Monarch Airlines has ceased trading and all of its future bookings have been cancelled, the UK's Civil Aviation Authority has said. Around 110,000 Monarch customers are currently overseas and the UK government has asked the CAA to charter aircraft to bring them back to the UK.
In Gibraltar, a Civil Contingency group met on Sunday to help the Government make 'prudent' plans to prepare for this eventuality. Monarch operated services from Gibraltar to Gatwick, Manchester, Luton and Birmingham.
Monarch is the UK's fifth biggest airline and the country's largest ever to go into administration. Customers in the UK due to fly have been told not to go to the airport.

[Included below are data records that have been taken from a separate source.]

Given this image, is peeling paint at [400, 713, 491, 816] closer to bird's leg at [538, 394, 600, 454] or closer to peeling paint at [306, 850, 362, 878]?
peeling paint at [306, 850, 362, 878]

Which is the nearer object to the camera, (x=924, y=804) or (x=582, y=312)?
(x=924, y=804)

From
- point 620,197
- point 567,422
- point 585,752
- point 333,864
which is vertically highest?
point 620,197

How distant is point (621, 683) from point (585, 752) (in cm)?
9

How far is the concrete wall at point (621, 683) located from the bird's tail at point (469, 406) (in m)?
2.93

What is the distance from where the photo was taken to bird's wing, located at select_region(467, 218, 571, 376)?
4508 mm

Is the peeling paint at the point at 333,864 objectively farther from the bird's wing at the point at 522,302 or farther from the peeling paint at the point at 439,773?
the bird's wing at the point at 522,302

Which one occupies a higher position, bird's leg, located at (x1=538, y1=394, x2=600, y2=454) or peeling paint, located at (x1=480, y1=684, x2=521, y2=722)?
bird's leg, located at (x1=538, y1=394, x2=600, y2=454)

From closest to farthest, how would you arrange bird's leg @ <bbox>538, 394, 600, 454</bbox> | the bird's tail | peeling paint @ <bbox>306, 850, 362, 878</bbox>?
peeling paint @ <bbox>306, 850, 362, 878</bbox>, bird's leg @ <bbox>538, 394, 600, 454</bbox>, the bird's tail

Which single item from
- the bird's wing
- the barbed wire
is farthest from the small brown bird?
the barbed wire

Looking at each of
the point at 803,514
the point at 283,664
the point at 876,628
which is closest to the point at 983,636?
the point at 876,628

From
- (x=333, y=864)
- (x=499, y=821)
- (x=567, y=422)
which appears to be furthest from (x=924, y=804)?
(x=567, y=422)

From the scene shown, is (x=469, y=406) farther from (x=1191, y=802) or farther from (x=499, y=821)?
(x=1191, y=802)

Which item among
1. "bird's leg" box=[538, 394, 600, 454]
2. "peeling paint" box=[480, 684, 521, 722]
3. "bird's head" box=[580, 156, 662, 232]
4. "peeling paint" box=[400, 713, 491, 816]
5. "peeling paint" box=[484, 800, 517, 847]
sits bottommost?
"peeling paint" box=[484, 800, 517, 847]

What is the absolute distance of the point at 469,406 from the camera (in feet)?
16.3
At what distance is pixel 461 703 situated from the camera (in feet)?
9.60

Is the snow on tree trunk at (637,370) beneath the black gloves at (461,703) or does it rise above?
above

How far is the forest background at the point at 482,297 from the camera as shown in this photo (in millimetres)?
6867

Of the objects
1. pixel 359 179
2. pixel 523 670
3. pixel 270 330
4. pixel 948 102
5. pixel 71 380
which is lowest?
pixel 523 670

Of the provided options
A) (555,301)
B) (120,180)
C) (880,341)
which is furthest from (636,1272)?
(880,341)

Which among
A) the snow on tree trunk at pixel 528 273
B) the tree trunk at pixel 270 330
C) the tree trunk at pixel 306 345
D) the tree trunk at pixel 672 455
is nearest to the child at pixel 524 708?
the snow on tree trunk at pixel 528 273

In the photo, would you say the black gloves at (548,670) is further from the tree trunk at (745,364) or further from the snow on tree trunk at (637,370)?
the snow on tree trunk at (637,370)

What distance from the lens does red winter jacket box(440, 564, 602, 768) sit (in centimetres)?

Monarch had been in last-ditch talks with the CAA about renewing its licence to sell package holidays. It had until midnight on Sunday to reach a deal with the aviation authority but failed to do so.
The airline carried 6.3 million passengers last year to 40 destinations from Gatwick, Luton, Birmingham, Leeds-Bradford and Manchester airports.
Monarch, founded in 1968, employs about 2,500 people and is made up of a scheduled airline, tour operator and an engineering division.
Transport Secretary Chris Grayling said: This is a hugely distressing situation for British holidaymakers abroad - and my first priority is to help them get back to the UK.
That is why I have immediately ordered the country's biggest ever peacetime repatriation to fly about 110,000 passengers who could otherwise have been left stranded abroad.”